Sunday, February 21, 2010

Chinese school denies attack on Google

A Chinese school linked to cyberattacks on Google denied any involvement, the state-run Xinhua News Agency reported on Saturday.

Li Zixiang from the Lanxiang Vocational School in Shandong province said “investigations . . . found no trace the attacks originated from our school.”

The New York Times reported on Thursday that the cyberattacks aimed at Google and dozens of other firms were reportedly traced to computers at two Chinese schools.

Citing unidentified anonymous sources, the newspaper said trails led to Shanghai Jiaotong University and the Lanxiang Vocational School, which was created with military backing and trains some of its computer scientists.

But the school denied any relationship with the military and rejected links made in the New York Times report to a specific computer science class taught by a Ukrainian professor.

“There is no Ukrainian teacher in the school and we have never employed any foreign staff,” Li told Xinhua. “The report was unfounded.

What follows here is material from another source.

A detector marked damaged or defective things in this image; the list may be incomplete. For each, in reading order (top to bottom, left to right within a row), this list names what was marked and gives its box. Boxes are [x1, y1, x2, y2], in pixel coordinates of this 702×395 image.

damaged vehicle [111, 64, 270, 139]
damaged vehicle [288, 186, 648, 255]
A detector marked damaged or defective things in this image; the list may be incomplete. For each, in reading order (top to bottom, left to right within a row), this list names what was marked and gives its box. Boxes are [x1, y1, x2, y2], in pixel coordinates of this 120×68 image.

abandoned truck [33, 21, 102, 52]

Please show the evidence.”

Lanxiang was founded in 1984 and has about 20,000 students who are currently on their winter vacation, Xinhua reported. The school teaches vocational skills such as cooking, auto repair and hairdressing, Xinhua reported. But the computer science class offers only basic courses.

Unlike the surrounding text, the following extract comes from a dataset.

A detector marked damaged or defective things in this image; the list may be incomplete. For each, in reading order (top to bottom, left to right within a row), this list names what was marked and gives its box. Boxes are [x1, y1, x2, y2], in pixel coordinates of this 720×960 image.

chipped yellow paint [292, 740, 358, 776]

The director of the school’s general office, Zhou Hui, said 38 students had been recruited by the military since 2006 “for their talent in auto repair, cooking and electric welding.”

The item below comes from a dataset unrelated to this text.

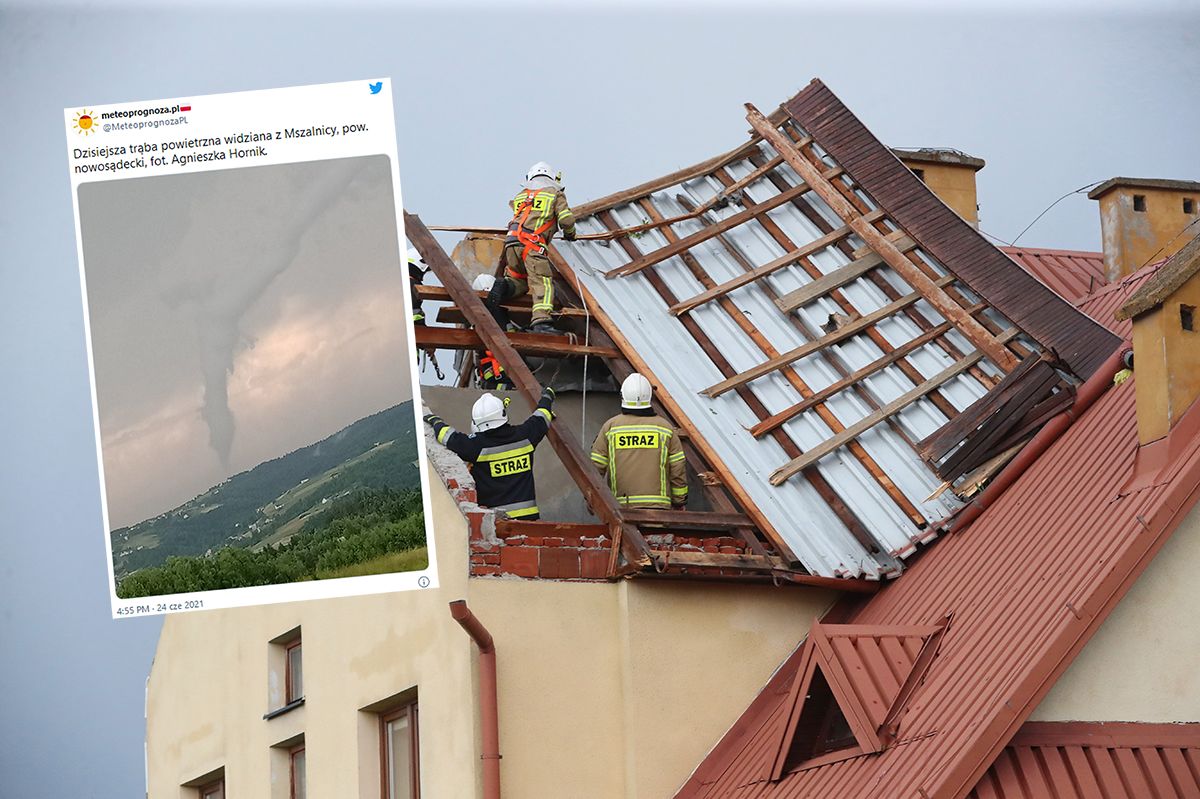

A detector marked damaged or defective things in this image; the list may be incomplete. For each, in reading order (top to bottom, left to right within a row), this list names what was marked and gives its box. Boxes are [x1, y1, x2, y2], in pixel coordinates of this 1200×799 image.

torn off roof section [549, 79, 1113, 578]
damaged roof [552, 79, 1113, 578]
damaged roof [672, 364, 1200, 791]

Google vowed in January to stop bowing to Internet censors in China in the wake of sophisticated cyberattacks aimed at the U.S. firm’s source code and Gmail accounts of Chinese human rights activists around the world. The Internet giant continues to filter searches as per Chinese law while trying to negotiate a compromise with officials there.

But co-founder Sergey Brin said Friday he is hoping the Internet powerhouse will find a way to operate in China without censoring web search results.

“I’m optimistic,” Brin said during an onstage chat at the prestigious TED Conference in California.